Geleceği görmek peygamberliğin önemli parçasıdır. Bu önemli parça yoksa peygamberin normal insandan farkı olmazdı; peygamberleri başkalarından farklı kılan nokta buydu. İncil zamanında da peygamberler vardır. Eski Antlaşma ve Yeni Antlaşma’da sözü edilen peygamberler arasında önemli bağlantılar vardır. Aynı sınanma uygulanmıştır (1Ko. 14:29; 1Yu. 4:1; 2Pe. 2; 2Yu. ve 3Yu.; Va. 2-3) ve görevleri aynıdır: geleceği görmek, Tanrı’nın sözünü doğrudan alıp iletmek, tarihte ortaya çıkan olayları yorumlamak. Yeni Antlaşma’ya göre “elçiler ve peygamberler” imanlılar topluluğunun temelidir. Onların işlevleri (özellikle İsa Mesih ile ilgili “sır”ı yorumlamak ve Tanrı’nın sözünü iletmek) Yeni Antlaşma’da da devam etmektedir (Ef. 2:20; 3:5; Va. 22:18-19). Bazı insanlar vaaz etme ile peygamberlik yeteneğinin aynı olduğunu iddia ederler. Ama peygamberlik yeteneği “Tanrı’nın esinini ve tamamen yetkili sözünü iletmek”tir; mevcut bir metni yorumlamak, onu etüt ederek ders veya vaaz vermek değildir.

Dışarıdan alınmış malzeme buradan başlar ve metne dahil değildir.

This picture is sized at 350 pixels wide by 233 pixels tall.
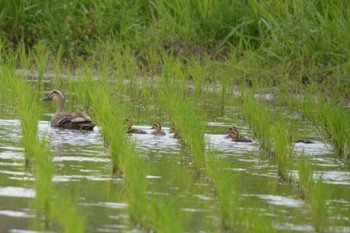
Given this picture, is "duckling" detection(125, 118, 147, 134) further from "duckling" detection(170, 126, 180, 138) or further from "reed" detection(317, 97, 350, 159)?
"reed" detection(317, 97, 350, 159)

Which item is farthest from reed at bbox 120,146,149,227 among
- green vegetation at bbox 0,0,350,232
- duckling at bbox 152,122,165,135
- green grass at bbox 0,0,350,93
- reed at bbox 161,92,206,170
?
green grass at bbox 0,0,350,93

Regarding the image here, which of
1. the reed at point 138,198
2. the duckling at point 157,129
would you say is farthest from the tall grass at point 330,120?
the reed at point 138,198

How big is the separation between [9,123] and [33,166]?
2384 mm

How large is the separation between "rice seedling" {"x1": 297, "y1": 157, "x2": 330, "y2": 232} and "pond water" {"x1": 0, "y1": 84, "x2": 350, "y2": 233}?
0.25 feet

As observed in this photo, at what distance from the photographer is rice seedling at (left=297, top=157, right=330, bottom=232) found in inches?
273

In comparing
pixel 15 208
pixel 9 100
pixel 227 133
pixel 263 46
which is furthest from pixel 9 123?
pixel 263 46

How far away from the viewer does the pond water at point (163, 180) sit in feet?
23.5

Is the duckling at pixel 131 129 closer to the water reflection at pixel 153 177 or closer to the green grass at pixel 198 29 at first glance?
the water reflection at pixel 153 177

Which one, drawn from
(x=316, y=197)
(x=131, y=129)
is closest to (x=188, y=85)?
(x=131, y=129)

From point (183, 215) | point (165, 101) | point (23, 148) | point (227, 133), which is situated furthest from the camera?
point (165, 101)

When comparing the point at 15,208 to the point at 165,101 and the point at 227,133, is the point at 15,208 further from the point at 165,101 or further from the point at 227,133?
the point at 165,101

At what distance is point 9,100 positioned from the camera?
40.0 ft

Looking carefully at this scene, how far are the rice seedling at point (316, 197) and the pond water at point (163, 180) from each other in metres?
0.08

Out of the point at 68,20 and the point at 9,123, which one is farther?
the point at 68,20
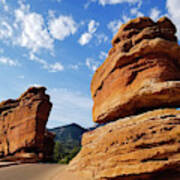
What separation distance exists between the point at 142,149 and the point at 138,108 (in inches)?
101

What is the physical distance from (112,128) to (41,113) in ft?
67.7

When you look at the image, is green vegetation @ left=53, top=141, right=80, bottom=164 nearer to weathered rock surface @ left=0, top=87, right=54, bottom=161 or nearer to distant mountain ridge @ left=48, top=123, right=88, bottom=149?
weathered rock surface @ left=0, top=87, right=54, bottom=161

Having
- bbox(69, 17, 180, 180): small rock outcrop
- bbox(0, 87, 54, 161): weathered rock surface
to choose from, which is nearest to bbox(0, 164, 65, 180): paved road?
bbox(69, 17, 180, 180): small rock outcrop

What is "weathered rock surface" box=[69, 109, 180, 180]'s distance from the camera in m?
5.48

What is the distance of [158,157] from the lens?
18.2 ft

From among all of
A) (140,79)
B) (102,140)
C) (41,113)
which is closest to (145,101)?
(140,79)

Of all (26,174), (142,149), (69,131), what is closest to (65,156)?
(26,174)

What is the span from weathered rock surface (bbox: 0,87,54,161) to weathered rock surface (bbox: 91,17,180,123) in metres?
17.2

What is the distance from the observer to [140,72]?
8.18 metres

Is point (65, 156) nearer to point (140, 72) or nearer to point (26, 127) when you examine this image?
point (26, 127)

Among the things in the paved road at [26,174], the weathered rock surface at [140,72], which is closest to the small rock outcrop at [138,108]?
the weathered rock surface at [140,72]

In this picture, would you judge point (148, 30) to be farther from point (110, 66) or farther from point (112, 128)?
point (112, 128)

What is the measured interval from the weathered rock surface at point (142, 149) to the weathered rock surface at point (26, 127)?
63.3 ft

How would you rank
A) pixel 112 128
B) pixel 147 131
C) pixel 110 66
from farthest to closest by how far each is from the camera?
pixel 110 66 → pixel 112 128 → pixel 147 131
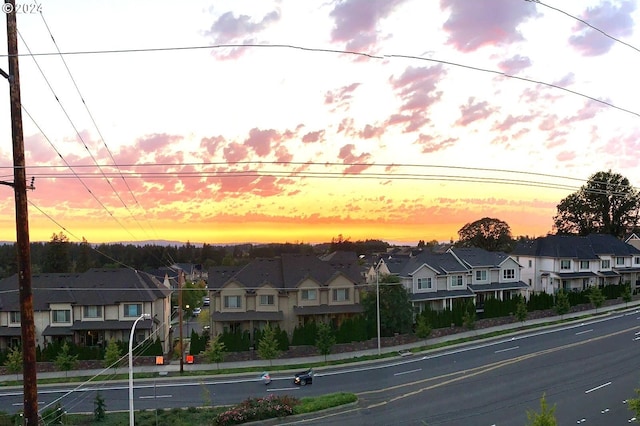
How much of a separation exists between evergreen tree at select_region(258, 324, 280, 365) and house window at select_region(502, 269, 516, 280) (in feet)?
Answer: 105

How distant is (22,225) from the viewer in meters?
10.6

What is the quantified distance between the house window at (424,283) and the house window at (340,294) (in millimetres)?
9272

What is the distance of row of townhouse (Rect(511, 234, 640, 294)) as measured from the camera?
61.1 meters

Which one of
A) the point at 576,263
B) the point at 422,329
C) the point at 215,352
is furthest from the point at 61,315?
the point at 576,263

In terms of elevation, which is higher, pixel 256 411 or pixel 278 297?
pixel 278 297

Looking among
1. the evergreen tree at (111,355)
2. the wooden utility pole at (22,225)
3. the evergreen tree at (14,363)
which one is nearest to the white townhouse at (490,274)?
the evergreen tree at (111,355)

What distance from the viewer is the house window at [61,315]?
132 ft

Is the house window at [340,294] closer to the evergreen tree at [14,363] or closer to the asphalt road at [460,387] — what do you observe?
the asphalt road at [460,387]

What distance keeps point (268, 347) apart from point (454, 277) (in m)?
24.8

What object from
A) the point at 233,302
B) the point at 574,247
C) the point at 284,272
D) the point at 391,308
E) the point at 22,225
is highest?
the point at 22,225

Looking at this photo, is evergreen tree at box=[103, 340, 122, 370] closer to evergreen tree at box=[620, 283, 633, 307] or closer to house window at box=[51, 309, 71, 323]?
house window at box=[51, 309, 71, 323]

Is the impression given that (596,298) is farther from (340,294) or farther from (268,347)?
(268,347)

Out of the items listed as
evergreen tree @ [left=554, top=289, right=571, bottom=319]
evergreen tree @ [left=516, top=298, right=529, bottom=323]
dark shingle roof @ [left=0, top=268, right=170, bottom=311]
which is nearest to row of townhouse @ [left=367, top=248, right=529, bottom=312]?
evergreen tree @ [left=516, top=298, right=529, bottom=323]

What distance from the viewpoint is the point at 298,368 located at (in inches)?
1374
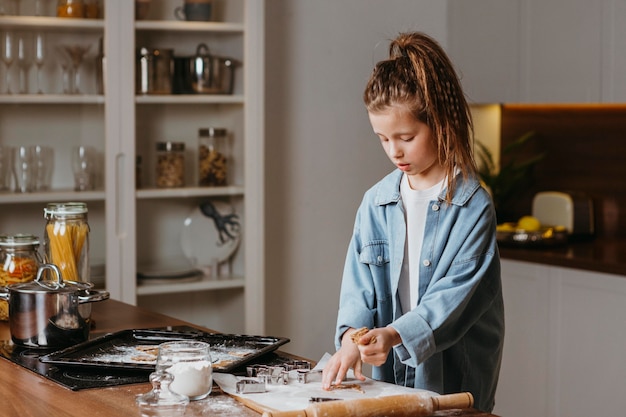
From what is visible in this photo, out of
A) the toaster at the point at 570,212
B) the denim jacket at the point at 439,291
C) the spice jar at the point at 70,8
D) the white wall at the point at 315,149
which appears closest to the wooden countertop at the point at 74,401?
the denim jacket at the point at 439,291

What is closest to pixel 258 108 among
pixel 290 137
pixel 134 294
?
pixel 290 137

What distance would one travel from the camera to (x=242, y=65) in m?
3.61

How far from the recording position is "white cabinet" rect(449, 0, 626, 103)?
142 inches

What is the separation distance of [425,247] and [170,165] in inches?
73.3

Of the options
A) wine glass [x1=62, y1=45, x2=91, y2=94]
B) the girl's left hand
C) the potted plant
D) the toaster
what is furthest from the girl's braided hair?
the potted plant

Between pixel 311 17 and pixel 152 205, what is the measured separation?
1108mm

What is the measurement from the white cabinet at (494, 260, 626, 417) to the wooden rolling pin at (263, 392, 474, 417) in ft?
7.00

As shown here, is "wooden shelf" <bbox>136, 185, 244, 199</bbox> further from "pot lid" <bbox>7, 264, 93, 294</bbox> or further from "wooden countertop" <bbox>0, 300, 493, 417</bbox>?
"wooden countertop" <bbox>0, 300, 493, 417</bbox>

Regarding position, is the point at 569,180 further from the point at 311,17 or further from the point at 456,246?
the point at 456,246

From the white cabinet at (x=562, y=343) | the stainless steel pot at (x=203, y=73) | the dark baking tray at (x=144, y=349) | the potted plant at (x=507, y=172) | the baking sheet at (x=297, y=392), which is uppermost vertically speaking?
the stainless steel pot at (x=203, y=73)

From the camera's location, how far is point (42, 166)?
336cm

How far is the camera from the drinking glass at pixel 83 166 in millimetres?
3404

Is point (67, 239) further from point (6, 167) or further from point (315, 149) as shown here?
point (315, 149)

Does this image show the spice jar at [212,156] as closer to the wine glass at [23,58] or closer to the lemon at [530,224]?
the wine glass at [23,58]
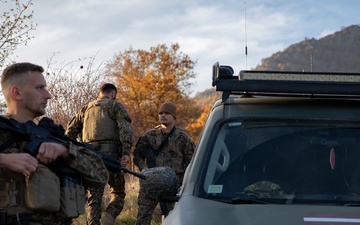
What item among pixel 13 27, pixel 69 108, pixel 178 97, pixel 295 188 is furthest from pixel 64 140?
pixel 178 97

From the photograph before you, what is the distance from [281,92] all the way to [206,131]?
0.58 metres

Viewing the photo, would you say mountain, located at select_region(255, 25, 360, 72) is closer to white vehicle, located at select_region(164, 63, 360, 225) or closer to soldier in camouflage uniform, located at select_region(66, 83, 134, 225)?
soldier in camouflage uniform, located at select_region(66, 83, 134, 225)

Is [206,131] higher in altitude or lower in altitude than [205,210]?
higher

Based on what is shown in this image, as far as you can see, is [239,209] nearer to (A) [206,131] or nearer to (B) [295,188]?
(B) [295,188]

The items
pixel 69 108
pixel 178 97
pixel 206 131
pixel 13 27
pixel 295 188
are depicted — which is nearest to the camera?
pixel 295 188

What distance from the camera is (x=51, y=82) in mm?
14727

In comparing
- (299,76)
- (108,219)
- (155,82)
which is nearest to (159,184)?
(299,76)

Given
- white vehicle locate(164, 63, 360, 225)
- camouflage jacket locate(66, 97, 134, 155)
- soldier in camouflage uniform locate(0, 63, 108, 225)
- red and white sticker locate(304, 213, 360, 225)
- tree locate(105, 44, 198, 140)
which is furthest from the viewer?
tree locate(105, 44, 198, 140)

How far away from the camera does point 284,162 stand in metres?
4.26

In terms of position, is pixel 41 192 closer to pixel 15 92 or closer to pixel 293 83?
pixel 15 92

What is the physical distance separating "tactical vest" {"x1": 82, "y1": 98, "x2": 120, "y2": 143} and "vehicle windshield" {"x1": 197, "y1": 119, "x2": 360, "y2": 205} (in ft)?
14.3

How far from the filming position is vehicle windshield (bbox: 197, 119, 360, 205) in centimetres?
407

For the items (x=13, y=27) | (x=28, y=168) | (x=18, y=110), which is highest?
(x=13, y=27)

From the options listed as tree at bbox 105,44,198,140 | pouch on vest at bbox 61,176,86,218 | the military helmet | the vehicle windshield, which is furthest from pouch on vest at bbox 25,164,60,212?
tree at bbox 105,44,198,140
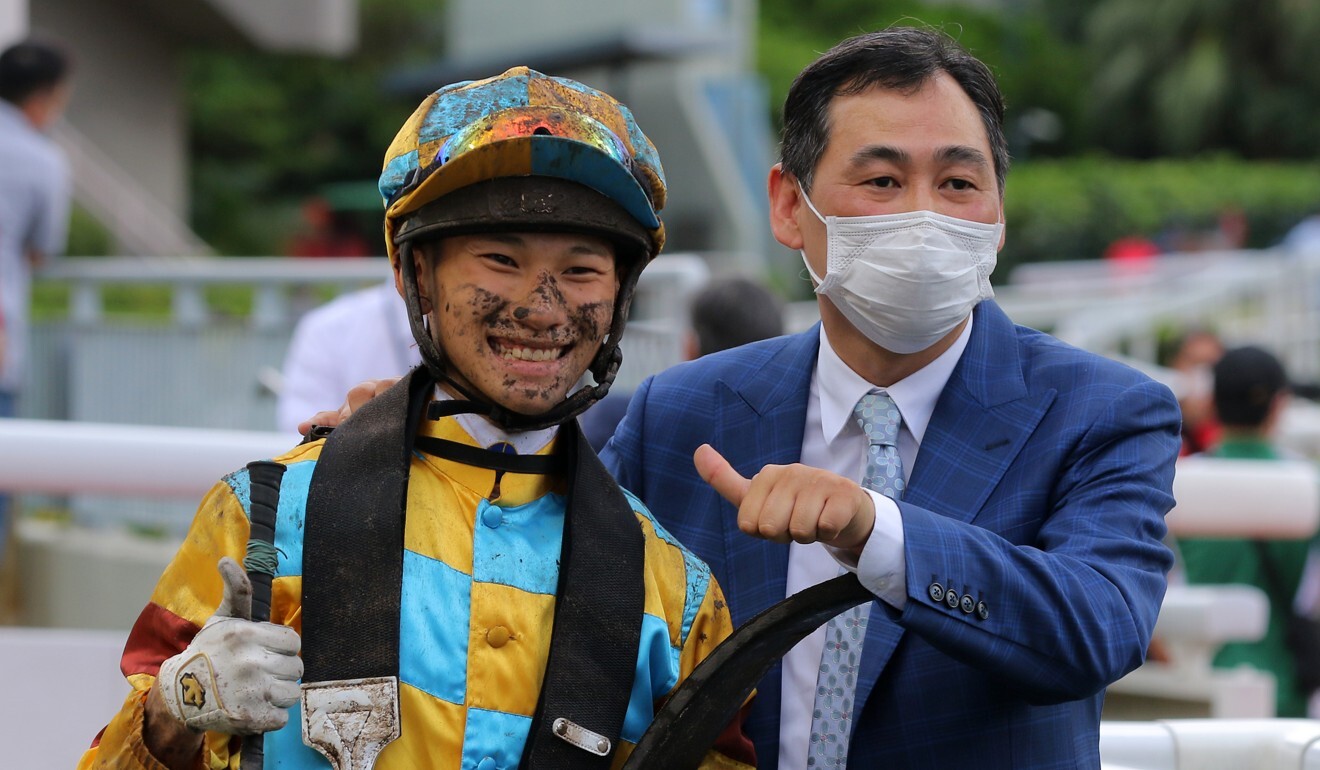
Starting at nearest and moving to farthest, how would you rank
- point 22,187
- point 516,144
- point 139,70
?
point 516,144
point 22,187
point 139,70

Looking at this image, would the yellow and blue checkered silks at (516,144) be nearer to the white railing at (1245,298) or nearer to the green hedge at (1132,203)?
the white railing at (1245,298)

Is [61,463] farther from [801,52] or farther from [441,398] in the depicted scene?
[801,52]

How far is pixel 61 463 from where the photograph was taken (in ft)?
12.2

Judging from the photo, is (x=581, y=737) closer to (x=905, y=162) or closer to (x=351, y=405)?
(x=351, y=405)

Yabancı Dillerle Konuşmak: Elçilerin İşleri 2; 10; 19’da yabancı diller hakkında şunları öğreniriz: Bu bölümlerde bahsedilen yabancı diller birtakım anlaşılmaz sesler değil, gerçek dillerdi. Elçilerin İşleri 10 ve 19’da olgular aynıydı (bkz. 11:17’ye). Elçilerin İşleri 2’den önce yabancı dillerle konuşmak olumsuz bir şeydi; puta tapanlar yaptılar. Pentikost’ta böyle bir olay olması beklenmezdi (Yoe. 2’de dilleri konuşma geçmiyor mesela). Bütün armağanlar gibi yabancı diller konuşma armağanı da verildi. Hiç kimse bunu rica etmedi. Yalnız Elçilerin İşleri 2’de yabancı dillerin kullanılışını görürüz. 1. Korintliler 14:22’de açıklandığı gibi, “çevrilmemiş” yabancı diller imanlılara değil, imanlı olmayanlara bir belirtidir. Yabancı dillere ilişkin öğretiler sadece 1. Korintliler 12-14’te bulunuyor. Yabancı diller konuşma armağanının toplantılarda uygulaması 1. Korintliler 14:24-38’de şu kurallarla kısıtlanmıştır: bir toplantıda en çok iki üç kişi konuşabilir, sırayla konuşsunlar ve bunun çevrilmesi lazım. Yabancı dilleri konuşma armağanından öbür mektuplarda bahsedilmiyor ve ruhsal ilerlememizin “anahtarı” olarak gösterilmiyor.
Yabancı diller konuşma armağanı, öbür armağanlar gibi (1Ko. 12:7), başkalarının menfaatine verildi. Herhangi bir armağan bir imanlının sadece kendi ruhsal gelişmesi için verilmiyor. Ayrıca yabancı diller armağanı “dua dili” olarak tanımlanmamıştır ve dua dili olarak kullanılması öğretilmemiştir. Pentikost Günü dışında herkesin yabancı dillerle konuştuğu görülmedi. Eğer yabancı diller kişisel dua dili olarak verilseydi (ve bu normal dille edilen duadan daha iyi olsaydı) neden herkese verilmemiştir? Dua dili olduğunu kanıtlamak için 1. Korintliler 14’ten kullanılan ayetlerde geçen sözlerin ille de kişisel duayla ilgili olması gerekmiyor.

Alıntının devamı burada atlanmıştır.